What are studentized residuals in R?

What are studentized residuals in R?

A studentized residual is simply a residual divided by its estimated standard deviation. In practice, we typically say that any observation in a dataset that has a studentized residual greater than an absolute value of 3 is an outlier.

What is a Studentized deleted residual?

Studentized deleted residuals (or externally studentized residuals) is the deleted residual divided by its estimated standard deviation. Studentized residuals are going to be more effective for detecting outlying Y observations than standardized residuals.

How do you standardize residuals?

How to Calculate Standardized Residuals in Excel

  1. A residual is the difference between an observed value and a predicted value in a regression model.
  2. It is calculated as:
  3. Residual = Observed value – Predicted value.

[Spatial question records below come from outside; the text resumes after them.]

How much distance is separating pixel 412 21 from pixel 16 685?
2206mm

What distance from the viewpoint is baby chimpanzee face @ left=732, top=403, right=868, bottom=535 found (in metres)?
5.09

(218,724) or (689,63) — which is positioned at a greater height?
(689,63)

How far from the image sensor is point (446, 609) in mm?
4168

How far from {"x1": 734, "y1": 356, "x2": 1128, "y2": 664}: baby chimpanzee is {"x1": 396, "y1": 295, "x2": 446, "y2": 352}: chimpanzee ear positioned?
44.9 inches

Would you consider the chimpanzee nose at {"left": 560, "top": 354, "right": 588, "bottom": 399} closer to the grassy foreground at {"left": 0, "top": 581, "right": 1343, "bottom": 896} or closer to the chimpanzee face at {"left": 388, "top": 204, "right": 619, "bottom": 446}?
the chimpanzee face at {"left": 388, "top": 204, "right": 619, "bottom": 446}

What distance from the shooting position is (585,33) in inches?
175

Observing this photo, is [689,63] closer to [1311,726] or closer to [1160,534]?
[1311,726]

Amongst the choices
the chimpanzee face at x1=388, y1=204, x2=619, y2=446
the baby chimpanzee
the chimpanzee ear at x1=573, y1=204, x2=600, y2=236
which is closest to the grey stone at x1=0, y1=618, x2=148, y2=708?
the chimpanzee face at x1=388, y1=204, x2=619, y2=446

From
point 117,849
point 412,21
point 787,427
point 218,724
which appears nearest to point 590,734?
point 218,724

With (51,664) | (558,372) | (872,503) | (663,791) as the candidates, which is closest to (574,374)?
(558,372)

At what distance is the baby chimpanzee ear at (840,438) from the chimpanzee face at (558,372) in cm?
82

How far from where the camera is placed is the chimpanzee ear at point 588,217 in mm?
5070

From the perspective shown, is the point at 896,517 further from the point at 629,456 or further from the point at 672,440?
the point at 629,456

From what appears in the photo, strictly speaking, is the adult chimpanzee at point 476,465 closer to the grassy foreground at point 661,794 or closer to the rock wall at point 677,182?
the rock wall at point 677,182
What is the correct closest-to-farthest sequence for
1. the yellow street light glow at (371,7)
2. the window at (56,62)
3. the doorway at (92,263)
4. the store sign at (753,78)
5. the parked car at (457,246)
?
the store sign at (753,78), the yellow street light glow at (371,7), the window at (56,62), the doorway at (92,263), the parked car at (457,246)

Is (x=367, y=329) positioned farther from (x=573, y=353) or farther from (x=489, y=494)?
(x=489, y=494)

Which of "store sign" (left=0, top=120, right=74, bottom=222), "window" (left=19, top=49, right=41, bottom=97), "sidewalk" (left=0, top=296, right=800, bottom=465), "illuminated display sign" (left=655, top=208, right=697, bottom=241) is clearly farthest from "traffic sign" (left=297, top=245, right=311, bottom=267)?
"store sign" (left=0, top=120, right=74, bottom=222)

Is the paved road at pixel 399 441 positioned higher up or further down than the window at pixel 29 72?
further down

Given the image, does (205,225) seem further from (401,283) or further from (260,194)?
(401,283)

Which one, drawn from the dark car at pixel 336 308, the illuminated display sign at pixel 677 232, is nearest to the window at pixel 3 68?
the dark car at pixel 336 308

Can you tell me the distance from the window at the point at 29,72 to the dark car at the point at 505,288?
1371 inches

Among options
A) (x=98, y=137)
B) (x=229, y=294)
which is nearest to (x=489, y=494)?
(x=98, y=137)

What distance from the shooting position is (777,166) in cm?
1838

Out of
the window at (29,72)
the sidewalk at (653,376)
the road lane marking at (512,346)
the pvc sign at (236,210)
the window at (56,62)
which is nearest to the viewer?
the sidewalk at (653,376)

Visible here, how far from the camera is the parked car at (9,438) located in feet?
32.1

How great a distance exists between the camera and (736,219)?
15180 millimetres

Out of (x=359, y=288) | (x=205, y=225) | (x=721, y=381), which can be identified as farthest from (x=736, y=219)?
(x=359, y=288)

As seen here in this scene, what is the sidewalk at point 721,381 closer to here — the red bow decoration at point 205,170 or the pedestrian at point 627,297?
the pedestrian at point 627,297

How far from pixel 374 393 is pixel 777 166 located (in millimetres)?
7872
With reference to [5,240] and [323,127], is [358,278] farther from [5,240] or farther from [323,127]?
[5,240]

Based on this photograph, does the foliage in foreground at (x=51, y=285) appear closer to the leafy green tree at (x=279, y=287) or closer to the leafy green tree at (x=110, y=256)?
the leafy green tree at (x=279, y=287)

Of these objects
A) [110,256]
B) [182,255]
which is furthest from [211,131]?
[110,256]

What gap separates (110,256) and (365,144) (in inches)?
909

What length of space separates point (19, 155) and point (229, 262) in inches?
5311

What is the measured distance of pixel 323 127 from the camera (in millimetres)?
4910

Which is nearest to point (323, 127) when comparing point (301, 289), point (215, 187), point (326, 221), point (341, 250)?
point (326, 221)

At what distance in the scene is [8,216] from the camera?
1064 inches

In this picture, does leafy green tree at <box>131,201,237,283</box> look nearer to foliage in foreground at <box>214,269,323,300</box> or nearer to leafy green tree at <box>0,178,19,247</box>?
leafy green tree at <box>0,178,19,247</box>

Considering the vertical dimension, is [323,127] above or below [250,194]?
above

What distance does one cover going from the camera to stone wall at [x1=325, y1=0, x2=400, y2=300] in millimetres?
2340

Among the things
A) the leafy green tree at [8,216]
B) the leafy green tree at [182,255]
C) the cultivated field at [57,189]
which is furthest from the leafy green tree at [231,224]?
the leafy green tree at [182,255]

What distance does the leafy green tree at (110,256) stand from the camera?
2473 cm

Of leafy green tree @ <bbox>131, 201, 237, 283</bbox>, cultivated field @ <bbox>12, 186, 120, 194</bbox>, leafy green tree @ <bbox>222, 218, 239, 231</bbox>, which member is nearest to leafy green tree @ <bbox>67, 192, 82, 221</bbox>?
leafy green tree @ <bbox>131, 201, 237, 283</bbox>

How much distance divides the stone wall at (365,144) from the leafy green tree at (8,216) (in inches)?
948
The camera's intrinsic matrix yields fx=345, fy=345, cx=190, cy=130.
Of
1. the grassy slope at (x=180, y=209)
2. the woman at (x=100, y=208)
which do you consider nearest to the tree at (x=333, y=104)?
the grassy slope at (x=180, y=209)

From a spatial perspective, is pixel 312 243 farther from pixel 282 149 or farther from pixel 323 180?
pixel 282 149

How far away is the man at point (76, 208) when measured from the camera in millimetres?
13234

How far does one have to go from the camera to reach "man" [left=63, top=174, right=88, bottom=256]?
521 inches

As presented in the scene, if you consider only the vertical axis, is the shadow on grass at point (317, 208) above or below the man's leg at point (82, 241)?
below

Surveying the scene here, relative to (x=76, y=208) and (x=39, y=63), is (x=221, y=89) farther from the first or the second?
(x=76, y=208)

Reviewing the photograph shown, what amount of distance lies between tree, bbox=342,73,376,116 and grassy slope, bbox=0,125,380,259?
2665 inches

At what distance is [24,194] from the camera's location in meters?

What are the values of studentized deleted residuals?

Three of the studentized deleted residuals — -1.7431, 0.1217, and, 1.6361 — are all reasonable values for this distribution. But, the studentized deleted residual for the fourth (red) data point — -19.799 — sticks out like a very sore thumb.

What is the studentized residual for the Red Data Point?

As you can see, the studentized residual (” TRES1 “) for the red data point is t4 = -19.7990. Now we just have to decide if this is large enough to deem the data point influential. To do that we rely on the fact that, in general, studentized residuals follow a t distribution with ( n – k –2) degrees of freedom.

What does solid line in studentized residuals mean?

The solid line represents the estimated regression line for all four data points, while the dashed line represents the estimated regression line for the data set containing just the three data points — with the red data point omitted. Observe that, as expected, the red data point “pulls” the estimated regression line towards it.

What is the standard deviation of studentized residuals?

In this case, the ti are all either +1 or −1, with 50% chance for each. The standard deviation of the distribution of internally studentized residuals is always 1, but this does not imply that the standard deviation of all the ti of a particular experiment is 1.